Women Count 2018 found that in the last three years there has been no progress on gender diversity in senior roles in the FTSE 350 – and by some measures, it is going backwards. Women Count is the third annual report by The Pipeline, that tracks and analyses the number of women on Executive Committees of FTSE 350 companies. The report found that:

  • The ratio of women on Executive Committees of FTSE 350 companies has stayed the same at only 16% since the first report three years ago.
  • 95% of all P&L roles on Executive Committees are held by men and just 5% by women, a decrease on last year – most women instead perform ‘functional’ roles such as HR, marketing, legal or compliance.
  • The percentage of women executives on main boards has flatlined at 8% between 2017 and 2018. This means 92% are still held by men.

Despite these shocking statistics, British businesses expect firms providing professional services to be more gender diverse. With the service sector delivering 79% of UK GDP, this points to a growing issue for the legal sector.

It is becoming the norm that businesses purchasing services from other businesses expect, as a bare minimum, to see women on the presentation team that is attempting to win the work. In response to this, it has become an unwritten rule that organisations pitching for services present gender diverse teams. This is particularly true amongst the larger firms providing professional services such as legal advice, accountancy support and consultancy.

The Pipeline is now also seeing that firms pitching for services are being closely questioned on whether the same women presented in the team will also actually be delivering the work. The high standards business expect law firms to demonstrate, was also seen earlier this year by business’ response to gender pay gap data law firms released. The FT reported on 23 March 2018 that some of the top law firms had come under pressure from their clients to include partners in their gender pay data.

It goes without saying that those firms with greater numbers of senior women will have a competitive advantage over their peers. However, this won’t be an easy task. A 2017 PwC report, highlighted that leading firms have significant imbalance at equity level where 80% of partners at the top 50 law firms are men.

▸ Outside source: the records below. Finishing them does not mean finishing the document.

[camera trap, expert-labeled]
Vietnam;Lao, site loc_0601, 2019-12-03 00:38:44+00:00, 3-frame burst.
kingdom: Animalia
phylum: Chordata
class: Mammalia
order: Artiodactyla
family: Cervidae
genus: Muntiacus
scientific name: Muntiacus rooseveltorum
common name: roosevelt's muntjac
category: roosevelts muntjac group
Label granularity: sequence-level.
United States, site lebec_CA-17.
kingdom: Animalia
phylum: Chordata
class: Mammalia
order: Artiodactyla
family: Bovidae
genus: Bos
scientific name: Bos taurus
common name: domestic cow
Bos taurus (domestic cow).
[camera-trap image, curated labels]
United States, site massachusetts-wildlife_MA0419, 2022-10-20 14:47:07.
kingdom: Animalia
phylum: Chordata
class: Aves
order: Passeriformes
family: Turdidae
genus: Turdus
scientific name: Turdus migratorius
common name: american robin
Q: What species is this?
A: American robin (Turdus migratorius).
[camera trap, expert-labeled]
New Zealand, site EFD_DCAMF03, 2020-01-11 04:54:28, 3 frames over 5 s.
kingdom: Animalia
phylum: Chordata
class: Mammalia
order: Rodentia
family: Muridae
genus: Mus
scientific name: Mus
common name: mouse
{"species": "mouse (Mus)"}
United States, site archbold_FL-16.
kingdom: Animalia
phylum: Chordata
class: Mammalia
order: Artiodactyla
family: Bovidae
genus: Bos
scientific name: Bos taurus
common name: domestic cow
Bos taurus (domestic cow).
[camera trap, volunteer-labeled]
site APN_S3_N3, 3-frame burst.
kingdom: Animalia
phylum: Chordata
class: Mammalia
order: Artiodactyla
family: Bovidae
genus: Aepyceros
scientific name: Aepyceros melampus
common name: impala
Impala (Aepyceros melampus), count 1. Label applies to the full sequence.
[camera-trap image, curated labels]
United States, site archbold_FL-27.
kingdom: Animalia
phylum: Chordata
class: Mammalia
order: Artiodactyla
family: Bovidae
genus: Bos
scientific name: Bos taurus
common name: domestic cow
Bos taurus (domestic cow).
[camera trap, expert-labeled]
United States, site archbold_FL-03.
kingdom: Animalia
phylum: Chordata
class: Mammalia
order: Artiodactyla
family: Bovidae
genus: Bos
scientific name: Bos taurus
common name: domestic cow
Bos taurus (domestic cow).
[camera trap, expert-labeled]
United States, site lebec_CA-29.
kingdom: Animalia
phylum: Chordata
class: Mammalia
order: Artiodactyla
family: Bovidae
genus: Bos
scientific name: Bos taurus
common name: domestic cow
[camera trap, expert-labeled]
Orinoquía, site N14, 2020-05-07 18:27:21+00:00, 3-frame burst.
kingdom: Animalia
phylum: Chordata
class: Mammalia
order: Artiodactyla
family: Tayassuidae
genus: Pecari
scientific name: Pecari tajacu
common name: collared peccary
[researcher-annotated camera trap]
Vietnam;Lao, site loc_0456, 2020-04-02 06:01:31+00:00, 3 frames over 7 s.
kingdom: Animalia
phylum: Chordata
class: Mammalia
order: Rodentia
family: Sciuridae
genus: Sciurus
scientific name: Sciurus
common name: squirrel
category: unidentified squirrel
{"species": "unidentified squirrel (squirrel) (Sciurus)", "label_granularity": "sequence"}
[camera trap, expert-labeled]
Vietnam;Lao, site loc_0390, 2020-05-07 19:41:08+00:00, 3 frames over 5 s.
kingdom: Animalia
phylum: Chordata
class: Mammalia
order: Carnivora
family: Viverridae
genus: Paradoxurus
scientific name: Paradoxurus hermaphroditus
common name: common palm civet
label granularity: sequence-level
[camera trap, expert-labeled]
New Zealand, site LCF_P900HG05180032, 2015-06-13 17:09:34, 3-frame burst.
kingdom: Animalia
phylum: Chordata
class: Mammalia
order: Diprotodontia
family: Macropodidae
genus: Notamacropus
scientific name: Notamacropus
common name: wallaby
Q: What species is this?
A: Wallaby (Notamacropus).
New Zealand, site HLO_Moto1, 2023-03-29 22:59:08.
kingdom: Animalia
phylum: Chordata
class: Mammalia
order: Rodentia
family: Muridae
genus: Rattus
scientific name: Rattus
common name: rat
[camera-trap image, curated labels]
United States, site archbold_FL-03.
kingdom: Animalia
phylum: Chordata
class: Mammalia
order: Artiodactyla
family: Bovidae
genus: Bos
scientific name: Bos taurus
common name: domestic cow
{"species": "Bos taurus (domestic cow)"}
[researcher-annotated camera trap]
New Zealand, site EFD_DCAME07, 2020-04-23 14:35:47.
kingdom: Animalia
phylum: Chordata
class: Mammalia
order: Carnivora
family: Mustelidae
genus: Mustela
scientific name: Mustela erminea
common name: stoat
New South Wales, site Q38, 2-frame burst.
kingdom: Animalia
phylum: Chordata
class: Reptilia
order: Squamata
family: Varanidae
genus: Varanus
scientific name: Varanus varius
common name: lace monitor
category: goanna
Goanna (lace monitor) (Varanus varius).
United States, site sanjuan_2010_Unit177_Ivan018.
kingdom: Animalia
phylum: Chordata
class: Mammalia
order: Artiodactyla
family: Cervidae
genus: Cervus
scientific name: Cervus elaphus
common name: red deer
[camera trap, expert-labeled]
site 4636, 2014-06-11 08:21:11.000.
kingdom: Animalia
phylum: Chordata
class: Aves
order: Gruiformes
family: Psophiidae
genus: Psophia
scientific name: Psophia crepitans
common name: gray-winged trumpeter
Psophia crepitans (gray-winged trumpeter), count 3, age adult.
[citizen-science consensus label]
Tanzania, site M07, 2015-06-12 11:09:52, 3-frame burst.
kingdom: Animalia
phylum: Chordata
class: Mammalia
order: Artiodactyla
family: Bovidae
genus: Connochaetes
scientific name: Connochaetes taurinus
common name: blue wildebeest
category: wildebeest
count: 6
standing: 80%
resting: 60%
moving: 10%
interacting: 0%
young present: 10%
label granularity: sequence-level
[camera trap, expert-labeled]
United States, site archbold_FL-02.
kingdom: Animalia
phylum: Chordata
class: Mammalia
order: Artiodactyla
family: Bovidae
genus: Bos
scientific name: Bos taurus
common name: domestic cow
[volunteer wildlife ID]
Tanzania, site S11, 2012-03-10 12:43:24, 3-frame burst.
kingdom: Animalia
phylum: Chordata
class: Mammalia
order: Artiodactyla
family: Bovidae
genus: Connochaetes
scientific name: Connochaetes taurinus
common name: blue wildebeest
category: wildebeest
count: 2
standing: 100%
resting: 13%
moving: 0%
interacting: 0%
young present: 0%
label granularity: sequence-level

Laura King, Partner, Global Head of People and Talent, Clifford Chance: “Gender balanced teams are better for our clients, better for our business and better for our people – so ensuring our pitch teams are representative of society is our goal. We (and our clients) know that diversity leads to better service and problem solving, and clients and prospective clients have expressly requested that we field diverse teams when pitching to them. It’s not just the right thing to do, it’s a wise business decision.”

Lorna Fitzsimons, Co-founder of The Pipeline said: “This is an issue of competitive advantage and profitability which is echoed through FTSE 350. Companies who have at least 25% of women on their Executive Committees have the potential to benefit from 5% greater profit than companies that have no women. This adds up to a £13bn gender dividend for all of Corporate UK performing at the same level on gender diversity.

We’ve already seen that hundreds of US corporates signed the call to action on diversity set out by the General Counsel of Sara Lee. This confirmed their commitment to only procure services from diverse law firms. With UK companies starting to pay closer attention to the diversity of law firms, it’s just a matter of time before considering diversity before buying services becomes the norm on this side of the pond.

Since our poll confirmed that 59% of young people believe all male or male dominated workplaces should be a thing of the past, law firms that increase the number of women in senior roles, will stay ahead of the pack.”